→ **Given request**: Copy the listing below word for word, changing nothing and leaving nothing out.

→ **The data**:
........

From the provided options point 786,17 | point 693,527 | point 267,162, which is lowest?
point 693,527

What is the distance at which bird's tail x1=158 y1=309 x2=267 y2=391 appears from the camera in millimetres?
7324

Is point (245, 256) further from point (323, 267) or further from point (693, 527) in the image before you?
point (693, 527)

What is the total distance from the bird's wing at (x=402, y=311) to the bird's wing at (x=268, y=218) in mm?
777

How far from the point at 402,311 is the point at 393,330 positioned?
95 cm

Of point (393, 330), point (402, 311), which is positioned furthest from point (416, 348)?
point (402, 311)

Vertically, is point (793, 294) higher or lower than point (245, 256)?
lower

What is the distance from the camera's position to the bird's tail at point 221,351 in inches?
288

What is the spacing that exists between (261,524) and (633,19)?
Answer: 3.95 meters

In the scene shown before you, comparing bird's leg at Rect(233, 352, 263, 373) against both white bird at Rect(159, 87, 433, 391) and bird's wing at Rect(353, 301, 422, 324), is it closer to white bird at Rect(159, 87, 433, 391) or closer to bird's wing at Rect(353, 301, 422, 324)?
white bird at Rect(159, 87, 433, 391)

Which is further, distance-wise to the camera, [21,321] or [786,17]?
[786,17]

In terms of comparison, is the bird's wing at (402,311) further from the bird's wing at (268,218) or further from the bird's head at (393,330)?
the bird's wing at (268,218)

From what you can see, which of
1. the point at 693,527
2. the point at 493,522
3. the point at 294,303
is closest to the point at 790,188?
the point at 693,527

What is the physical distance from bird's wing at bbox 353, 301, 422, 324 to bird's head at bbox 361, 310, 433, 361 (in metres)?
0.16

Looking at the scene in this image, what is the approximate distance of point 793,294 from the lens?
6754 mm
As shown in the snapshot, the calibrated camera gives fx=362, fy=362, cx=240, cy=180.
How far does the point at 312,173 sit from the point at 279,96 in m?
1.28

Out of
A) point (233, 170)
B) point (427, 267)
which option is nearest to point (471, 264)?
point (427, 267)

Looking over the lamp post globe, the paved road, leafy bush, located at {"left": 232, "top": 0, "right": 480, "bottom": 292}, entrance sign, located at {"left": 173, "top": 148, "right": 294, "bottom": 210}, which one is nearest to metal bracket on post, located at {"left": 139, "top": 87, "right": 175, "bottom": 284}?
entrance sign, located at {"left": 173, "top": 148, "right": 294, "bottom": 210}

........

→ **Answer to the exercise**:
From the provided options point 786,17 | point 693,527 | point 267,162, which is lowest?
point 693,527

What is the distance at which bird's tail x1=158 y1=309 x2=267 y2=391 appears from the camera in millimetres?
7324

Is point (245, 256) further from point (323, 267) or further from point (693, 527) in the image before you?
point (693, 527)

What is the total distance from the bird's wing at (x=402, y=311) to the bird's wing at (x=268, y=218) in mm?
777

How far from the point at 402,311 is the point at 393,330 positioned?
95 cm

Of point (393, 330), point (402, 311), which is positioned furthest from point (416, 348)?
point (402, 311)

Vertically, is point (793, 294) higher or lower than point (245, 256)?
lower

What is the distance from the camera's position to the bird's tail at point 221,351 in inches?
288

What is the spacing that exists between (261,524) and (633,19)?
Answer: 3.95 meters

In the scene shown before you, comparing bird's leg at Rect(233, 352, 263, 373) against both white bird at Rect(159, 87, 433, 391) and bird's wing at Rect(353, 301, 422, 324), is it closer to white bird at Rect(159, 87, 433, 391) or closer to bird's wing at Rect(353, 301, 422, 324)?
white bird at Rect(159, 87, 433, 391)

Which is further, distance-wise to the camera, [21,321] or [786,17]?
[786,17]

In terms of comparison, is the bird's wing at (402,311) further from the bird's wing at (268,218) or further from the bird's head at (393,330)?
the bird's wing at (268,218)

From what you can see, which of
1. the point at 693,527
2. the point at 493,522
3. the point at 294,303
is closest to the point at 790,188?
the point at 693,527

What is the physical distance from bird's wing at bbox 353, 301, 422, 324 to bird's head at bbox 361, 310, 433, 361 (in metres)?
0.16

Looking at the scene in this image, what is the approximate distance of point 793,294 from the lens?
6754 mm
As shown in the snapshot, the calibrated camera gives fx=362, fy=362, cx=240, cy=180.
How far does the point at 312,173 sit from the point at 279,96 in m?
1.28

Out of
A) point (233, 170)
B) point (427, 267)
which option is nearest to point (471, 264)?
point (427, 267)

Looking over the lamp post globe, the paved road, leafy bush, located at {"left": 232, "top": 0, "right": 480, "bottom": 292}, entrance sign, located at {"left": 173, "top": 148, "right": 294, "bottom": 210}, which one is nearest to metal bracket on post, located at {"left": 139, "top": 87, "right": 175, "bottom": 284}?
entrance sign, located at {"left": 173, "top": 148, "right": 294, "bottom": 210}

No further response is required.